• About this task:
Copy out the data line by line exactly, from its start to the line bearing "Moving vote fraction: 92%.", inclusive.

------------------------------------

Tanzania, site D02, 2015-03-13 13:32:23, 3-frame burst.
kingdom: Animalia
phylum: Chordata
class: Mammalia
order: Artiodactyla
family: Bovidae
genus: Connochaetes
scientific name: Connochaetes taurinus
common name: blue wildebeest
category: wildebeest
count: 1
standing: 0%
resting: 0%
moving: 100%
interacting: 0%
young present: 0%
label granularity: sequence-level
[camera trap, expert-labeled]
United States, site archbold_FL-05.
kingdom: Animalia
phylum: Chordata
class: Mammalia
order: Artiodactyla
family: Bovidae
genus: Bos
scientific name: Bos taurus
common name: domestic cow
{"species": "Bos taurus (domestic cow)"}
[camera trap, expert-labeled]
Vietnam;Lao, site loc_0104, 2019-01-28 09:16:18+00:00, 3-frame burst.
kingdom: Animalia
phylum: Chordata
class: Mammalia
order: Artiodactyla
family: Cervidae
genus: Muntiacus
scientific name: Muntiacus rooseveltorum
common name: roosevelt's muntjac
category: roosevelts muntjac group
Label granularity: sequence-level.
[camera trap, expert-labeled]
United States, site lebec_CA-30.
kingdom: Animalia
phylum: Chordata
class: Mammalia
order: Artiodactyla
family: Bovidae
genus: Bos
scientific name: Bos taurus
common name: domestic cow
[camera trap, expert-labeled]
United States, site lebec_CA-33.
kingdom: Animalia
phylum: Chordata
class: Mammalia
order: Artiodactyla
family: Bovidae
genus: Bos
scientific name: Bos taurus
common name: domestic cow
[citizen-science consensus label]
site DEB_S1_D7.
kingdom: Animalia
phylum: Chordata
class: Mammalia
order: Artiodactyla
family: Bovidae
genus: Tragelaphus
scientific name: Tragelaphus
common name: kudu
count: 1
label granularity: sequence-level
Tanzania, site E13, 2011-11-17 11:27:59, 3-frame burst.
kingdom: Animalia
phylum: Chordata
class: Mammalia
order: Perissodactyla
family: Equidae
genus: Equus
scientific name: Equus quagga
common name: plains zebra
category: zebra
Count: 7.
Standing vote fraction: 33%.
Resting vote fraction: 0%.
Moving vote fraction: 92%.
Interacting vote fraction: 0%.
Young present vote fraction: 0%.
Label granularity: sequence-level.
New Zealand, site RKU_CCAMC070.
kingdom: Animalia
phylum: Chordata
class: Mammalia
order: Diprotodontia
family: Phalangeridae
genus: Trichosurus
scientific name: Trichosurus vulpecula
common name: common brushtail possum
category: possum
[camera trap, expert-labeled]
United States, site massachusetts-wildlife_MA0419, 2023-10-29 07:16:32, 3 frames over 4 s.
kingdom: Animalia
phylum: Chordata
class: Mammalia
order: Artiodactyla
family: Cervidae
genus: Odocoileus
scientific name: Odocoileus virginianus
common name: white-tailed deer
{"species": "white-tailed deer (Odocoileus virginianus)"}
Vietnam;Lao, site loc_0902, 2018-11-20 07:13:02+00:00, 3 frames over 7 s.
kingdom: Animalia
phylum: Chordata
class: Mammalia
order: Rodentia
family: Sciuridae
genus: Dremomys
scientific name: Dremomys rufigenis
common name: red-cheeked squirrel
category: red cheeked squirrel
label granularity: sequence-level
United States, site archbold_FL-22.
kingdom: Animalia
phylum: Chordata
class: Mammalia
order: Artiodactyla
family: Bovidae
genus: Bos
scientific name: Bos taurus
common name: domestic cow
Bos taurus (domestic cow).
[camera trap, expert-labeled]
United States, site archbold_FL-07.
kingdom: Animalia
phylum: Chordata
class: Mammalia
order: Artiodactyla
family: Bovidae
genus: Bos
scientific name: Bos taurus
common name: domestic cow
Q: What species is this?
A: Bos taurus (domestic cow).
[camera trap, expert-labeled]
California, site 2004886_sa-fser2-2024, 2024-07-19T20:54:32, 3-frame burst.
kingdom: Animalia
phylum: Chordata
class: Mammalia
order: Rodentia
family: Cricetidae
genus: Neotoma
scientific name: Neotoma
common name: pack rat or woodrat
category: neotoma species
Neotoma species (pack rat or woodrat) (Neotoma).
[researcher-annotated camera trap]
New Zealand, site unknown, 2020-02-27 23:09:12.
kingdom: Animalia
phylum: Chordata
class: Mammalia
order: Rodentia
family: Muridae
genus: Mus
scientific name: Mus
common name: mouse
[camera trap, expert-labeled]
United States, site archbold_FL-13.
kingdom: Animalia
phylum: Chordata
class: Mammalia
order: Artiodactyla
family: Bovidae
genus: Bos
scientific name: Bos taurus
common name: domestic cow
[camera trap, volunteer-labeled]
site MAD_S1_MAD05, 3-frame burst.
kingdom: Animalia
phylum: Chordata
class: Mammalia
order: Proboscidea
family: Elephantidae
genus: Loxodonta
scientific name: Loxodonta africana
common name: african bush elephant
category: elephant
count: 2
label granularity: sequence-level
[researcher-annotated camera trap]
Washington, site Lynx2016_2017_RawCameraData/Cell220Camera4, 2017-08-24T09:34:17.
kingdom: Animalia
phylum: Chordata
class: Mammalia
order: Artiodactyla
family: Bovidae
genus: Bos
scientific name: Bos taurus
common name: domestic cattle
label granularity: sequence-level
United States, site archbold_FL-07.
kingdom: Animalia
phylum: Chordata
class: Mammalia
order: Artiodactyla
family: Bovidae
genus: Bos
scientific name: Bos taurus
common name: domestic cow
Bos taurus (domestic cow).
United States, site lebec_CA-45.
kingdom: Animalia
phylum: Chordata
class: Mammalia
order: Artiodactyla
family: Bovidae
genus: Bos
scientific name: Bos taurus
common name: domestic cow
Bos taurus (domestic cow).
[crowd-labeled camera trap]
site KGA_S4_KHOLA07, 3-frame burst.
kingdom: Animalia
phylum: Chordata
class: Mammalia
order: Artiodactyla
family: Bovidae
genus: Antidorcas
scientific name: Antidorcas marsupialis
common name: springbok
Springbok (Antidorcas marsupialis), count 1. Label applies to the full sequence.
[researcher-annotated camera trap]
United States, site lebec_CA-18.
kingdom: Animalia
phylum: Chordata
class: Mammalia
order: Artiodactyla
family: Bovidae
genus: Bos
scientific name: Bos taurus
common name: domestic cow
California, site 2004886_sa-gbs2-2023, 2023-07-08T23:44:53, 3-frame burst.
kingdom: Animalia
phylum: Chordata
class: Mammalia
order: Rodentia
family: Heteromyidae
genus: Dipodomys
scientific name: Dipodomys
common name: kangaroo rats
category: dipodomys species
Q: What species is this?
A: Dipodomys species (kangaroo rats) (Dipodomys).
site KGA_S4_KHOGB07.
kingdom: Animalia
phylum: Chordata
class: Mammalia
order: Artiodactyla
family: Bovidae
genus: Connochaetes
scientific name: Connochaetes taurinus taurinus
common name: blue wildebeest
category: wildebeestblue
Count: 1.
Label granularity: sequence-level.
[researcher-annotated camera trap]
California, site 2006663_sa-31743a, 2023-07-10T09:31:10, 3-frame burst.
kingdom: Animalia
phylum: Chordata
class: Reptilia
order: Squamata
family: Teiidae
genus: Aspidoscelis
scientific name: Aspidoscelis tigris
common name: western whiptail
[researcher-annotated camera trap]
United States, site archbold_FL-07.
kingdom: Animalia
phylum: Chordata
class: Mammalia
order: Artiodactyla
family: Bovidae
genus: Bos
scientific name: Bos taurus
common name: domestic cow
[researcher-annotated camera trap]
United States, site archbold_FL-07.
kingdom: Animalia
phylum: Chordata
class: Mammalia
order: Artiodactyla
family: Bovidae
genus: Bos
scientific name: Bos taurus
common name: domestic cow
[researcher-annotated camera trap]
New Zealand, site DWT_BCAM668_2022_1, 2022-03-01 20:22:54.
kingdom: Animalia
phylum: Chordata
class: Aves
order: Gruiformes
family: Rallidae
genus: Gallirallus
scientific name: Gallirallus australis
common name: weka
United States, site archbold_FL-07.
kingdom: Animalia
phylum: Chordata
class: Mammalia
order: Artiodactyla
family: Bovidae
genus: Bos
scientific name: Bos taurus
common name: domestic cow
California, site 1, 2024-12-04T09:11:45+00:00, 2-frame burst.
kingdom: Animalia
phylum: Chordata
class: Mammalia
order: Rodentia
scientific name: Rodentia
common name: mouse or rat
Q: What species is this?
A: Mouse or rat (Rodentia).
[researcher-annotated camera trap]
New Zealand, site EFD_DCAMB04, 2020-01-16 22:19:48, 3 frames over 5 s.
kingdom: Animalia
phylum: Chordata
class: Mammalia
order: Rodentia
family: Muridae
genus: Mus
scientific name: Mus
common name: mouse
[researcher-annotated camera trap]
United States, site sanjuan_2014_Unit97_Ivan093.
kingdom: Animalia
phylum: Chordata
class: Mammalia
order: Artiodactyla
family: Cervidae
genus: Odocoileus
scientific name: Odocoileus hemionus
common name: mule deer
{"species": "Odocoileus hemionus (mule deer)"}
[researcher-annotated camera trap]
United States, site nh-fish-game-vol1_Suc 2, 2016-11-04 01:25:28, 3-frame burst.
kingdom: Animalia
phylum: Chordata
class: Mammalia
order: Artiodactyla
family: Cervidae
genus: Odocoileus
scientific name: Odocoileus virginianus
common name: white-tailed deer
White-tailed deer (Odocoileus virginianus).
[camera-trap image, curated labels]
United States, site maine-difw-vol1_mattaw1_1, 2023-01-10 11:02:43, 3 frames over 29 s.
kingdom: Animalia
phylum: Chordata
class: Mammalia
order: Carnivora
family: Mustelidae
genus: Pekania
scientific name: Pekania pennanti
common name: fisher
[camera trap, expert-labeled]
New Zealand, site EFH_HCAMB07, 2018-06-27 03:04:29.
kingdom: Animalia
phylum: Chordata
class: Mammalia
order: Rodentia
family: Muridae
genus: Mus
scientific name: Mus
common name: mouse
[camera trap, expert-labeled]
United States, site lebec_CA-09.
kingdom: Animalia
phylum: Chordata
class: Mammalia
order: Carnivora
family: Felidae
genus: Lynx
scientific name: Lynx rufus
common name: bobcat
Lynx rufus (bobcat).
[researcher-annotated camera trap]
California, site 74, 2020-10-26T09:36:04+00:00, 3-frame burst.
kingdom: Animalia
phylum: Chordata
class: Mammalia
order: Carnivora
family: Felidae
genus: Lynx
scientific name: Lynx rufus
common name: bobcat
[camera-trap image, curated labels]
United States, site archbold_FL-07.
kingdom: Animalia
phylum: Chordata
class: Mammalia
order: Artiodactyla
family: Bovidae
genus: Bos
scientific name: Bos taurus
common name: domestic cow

------------------------------------

• Exercise result:
Tanzania, site D02, 2015-03-13 13:32:23, 3-frame burst.
kingdom: Animalia
phylum: Chordata
class: Mammalia
order: Artiodactyla
family: Bovidae
genus: Connochaetes
scientific name: Connochaetes taurinus
common name: blue wildebeest
category: wildebeest
count: 1
standing: 0%
resting: 0%
moving: 100%
interacting: 0%
young present: 0%
label granularity: sequence-level
[camera trap, expert-labeled]
United States, site archbold_FL-05.
kingdom: Animalia
phylum: Chordata
class: Mammalia
order: Artiodactyla
family: Bovidae
genus: Bos
scientific name: Bos taurus
common name: domestic cow
{"species": "Bos taurus (domestic cow)"}
[camera trap, expert-labeled]
Vietnam;Lao, site loc_0104, 2019-01-28 09:16:18+00:00, 3-frame burst.
kingdom: Animalia
phylum: Chordata
class: Mammalia
order: Artiodactyla
family: Cervidae
genus: Muntiacus
scientific name: Muntiacus rooseveltorum
common name: roosevelt's muntjac
category: roosevelts muntjac group
Label granularity: sequence-level.
[camera trap, expert-labeled]
United States, site lebec_CA-30.
kingdom: Animalia
phylum: Chordata
class: Mammalia
order: Artiodactyla
family: Bovidae
genus: Bos
scientific name: Bos taurus
common name: domestic cow
[camera trap, expert-labeled]
United States, site lebec_CA-33.
kingdom: Animalia
phylum: Chordata
class: Mammalia
order: Artiodactyla
family: Bovidae
genus: Bos
scientific name: Bos taurus
common name: domestic cow
[citizen-science consensus label]
site DEB_S1_D7.
kingdom: Animalia
phylum: Chordata
class: Mammalia
order: Artiodactyla
family: Bovidae
genus: Tragelaphus
scientific name: Tragelaphus
common name: kudu
count: 1
label granularity: sequence-level
Tanzania, site E13, 2011-11-17 11:27:59, 3-frame burst.
kingdom: Animalia
phylum: Chordata
class: Mammalia
order: Perissodactyla
family: Equidae
genus: Equus
scientific name: Equus quagga
common name: plains zebra
category: zebra
Count: 7.
Standing vote fraction: 33%.
Resting vote fraction: 0%.
Moving vote fraction: 92%.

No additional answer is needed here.